Set down exactly the lines from the one containing "Depicted here, is the green leaf" through the last line of the records below, both included, and nothing else.

=======

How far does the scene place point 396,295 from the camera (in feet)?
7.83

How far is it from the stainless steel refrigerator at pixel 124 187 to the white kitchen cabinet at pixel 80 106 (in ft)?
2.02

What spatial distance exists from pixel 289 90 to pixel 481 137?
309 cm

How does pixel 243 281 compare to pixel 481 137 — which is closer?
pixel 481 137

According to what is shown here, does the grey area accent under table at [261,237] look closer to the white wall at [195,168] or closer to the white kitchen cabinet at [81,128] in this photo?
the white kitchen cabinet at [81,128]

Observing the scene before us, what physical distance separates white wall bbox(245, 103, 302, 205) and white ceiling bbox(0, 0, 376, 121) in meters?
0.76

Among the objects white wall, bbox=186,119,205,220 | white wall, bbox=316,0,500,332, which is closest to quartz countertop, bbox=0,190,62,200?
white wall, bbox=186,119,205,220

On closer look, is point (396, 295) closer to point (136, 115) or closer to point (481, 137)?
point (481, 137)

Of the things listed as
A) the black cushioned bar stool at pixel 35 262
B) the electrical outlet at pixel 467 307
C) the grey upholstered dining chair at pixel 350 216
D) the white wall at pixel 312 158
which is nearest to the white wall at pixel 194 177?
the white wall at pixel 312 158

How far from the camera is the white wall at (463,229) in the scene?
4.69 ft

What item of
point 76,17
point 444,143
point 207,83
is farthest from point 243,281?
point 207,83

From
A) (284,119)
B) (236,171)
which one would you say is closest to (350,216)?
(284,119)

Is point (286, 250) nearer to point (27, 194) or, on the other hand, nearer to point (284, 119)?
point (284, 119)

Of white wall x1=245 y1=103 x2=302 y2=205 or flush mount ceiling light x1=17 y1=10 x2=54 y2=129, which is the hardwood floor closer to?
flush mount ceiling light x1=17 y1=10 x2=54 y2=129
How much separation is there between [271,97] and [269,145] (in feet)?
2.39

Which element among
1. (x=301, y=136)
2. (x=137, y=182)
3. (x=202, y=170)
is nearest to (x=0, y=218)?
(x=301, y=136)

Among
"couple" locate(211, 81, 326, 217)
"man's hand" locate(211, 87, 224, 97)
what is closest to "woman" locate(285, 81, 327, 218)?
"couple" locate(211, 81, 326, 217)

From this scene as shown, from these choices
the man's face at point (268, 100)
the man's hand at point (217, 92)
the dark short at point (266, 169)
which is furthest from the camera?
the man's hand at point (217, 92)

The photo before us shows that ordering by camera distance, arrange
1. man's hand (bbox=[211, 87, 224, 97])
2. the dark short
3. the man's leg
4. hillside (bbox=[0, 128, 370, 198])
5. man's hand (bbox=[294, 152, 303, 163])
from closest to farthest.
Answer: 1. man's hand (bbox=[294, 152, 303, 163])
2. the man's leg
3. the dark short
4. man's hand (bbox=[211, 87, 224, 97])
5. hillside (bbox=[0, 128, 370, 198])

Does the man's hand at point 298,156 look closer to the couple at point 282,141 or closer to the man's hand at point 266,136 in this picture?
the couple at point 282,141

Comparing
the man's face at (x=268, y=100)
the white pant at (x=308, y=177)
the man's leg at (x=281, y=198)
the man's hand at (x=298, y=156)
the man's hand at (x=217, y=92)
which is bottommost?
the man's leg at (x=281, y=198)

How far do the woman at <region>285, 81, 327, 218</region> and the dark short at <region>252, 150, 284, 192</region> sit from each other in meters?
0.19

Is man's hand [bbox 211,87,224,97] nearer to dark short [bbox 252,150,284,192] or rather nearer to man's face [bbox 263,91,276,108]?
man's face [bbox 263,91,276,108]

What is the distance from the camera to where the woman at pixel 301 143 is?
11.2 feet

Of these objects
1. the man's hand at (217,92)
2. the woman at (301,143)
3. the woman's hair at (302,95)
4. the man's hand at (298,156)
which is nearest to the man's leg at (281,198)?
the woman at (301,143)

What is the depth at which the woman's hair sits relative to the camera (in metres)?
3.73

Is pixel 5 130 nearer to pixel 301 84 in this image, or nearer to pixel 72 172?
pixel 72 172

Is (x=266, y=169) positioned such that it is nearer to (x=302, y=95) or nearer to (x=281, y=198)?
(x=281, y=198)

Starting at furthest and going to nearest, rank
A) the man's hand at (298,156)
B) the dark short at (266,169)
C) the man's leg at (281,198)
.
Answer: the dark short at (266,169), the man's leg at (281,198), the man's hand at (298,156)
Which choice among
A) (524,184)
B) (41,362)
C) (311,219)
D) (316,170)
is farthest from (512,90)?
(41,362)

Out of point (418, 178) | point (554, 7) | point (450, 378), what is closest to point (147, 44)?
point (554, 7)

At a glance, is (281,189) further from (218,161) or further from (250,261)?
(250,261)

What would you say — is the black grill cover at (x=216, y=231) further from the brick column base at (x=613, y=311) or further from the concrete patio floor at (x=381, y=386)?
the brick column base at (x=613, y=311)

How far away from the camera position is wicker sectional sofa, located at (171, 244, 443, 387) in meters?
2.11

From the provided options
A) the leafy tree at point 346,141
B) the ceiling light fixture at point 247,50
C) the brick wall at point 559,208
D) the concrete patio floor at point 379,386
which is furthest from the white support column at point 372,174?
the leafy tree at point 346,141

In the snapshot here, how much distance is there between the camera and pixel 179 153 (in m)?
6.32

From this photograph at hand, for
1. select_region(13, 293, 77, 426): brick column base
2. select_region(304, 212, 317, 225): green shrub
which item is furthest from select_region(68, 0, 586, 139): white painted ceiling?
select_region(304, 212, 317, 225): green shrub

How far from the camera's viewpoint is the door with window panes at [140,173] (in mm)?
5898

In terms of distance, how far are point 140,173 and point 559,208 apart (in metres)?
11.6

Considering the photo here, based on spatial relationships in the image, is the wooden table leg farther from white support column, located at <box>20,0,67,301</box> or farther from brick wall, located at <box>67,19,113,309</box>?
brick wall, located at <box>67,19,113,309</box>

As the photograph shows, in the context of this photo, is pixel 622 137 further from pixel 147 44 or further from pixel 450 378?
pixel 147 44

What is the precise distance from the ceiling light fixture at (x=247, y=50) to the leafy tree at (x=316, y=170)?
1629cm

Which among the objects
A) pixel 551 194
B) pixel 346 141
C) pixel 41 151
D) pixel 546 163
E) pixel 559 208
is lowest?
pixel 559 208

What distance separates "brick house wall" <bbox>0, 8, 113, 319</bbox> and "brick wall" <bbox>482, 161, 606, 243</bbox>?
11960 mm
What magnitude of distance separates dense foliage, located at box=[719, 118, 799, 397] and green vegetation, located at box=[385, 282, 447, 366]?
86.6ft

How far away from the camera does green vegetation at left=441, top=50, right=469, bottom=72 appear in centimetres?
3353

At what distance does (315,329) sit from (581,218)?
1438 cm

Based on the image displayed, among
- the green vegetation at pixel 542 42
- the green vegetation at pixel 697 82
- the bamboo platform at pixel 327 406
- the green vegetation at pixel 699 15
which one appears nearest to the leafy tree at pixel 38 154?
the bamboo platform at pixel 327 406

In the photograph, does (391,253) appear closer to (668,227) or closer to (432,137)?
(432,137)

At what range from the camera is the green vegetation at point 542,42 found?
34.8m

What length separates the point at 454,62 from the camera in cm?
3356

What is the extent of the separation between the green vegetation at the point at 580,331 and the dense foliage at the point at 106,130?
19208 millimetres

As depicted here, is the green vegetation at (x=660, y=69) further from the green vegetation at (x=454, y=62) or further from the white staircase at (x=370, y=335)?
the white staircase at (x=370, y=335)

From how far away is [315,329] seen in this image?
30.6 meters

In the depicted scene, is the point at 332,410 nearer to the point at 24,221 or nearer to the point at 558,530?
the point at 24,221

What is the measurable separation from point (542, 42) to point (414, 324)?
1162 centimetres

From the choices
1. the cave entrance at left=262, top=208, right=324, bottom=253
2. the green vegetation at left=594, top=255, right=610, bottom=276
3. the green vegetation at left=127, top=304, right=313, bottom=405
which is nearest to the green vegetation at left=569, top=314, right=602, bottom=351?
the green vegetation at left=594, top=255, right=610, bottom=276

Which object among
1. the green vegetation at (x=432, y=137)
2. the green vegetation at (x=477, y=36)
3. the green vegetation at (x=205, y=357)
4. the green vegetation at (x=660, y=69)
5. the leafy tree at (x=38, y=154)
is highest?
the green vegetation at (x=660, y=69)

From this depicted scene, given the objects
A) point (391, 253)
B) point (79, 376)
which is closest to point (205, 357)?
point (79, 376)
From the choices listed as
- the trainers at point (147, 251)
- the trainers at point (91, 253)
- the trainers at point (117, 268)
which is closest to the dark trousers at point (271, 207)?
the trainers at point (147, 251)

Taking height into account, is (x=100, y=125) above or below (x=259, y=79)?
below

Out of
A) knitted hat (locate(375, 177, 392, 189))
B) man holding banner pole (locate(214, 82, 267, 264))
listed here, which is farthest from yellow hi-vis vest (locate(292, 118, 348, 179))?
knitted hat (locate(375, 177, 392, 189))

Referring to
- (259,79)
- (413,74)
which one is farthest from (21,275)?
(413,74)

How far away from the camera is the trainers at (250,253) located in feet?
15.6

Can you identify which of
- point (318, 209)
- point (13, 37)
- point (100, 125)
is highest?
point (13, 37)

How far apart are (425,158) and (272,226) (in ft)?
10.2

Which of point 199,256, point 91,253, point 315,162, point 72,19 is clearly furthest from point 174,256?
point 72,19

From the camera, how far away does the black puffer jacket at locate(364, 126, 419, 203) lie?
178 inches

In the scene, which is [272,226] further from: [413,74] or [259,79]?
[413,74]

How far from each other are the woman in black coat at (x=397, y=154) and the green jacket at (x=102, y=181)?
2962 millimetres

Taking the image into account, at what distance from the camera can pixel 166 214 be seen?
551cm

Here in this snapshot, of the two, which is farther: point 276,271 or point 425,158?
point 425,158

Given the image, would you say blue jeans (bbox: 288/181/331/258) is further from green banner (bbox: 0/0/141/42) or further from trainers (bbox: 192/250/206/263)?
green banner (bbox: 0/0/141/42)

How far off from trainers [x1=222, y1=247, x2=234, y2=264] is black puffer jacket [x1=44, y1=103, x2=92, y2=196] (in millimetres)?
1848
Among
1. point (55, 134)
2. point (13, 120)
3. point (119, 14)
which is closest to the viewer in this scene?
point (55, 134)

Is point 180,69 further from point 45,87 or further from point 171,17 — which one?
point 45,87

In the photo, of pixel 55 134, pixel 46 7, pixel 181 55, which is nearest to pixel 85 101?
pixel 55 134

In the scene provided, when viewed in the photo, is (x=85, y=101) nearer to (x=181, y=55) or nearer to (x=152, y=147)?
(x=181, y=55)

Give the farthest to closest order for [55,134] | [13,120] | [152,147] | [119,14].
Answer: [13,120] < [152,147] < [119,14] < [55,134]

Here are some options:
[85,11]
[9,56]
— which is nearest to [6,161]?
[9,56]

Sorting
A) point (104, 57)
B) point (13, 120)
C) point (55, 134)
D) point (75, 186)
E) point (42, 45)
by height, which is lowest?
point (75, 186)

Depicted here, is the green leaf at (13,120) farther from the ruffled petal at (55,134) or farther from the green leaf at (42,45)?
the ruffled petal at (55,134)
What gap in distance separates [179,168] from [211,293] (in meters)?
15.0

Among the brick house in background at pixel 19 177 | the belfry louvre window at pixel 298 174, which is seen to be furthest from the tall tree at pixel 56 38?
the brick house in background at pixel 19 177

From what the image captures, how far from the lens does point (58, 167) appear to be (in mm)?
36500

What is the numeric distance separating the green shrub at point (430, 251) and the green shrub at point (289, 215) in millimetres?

=======

_Output for this exercise_.
Depicted here, is the green leaf at (13,120) farther from the ruffled petal at (55,134) or farther from the green leaf at (42,45)?
the ruffled petal at (55,134)
What gap in distance separates [179,168] from [211,293] (in meters)?
15.0

Among the brick house in background at pixel 19 177 | the belfry louvre window at pixel 298 174, which is seen to be furthest from the tall tree at pixel 56 38?
the brick house in background at pixel 19 177

From what the image captures, how far from the lens does point (58, 167) appear to be (in mm)?
36500

What is the numeric distance separating the green shrub at point (430, 251) and the green shrub at point (289, 215) in millimetres?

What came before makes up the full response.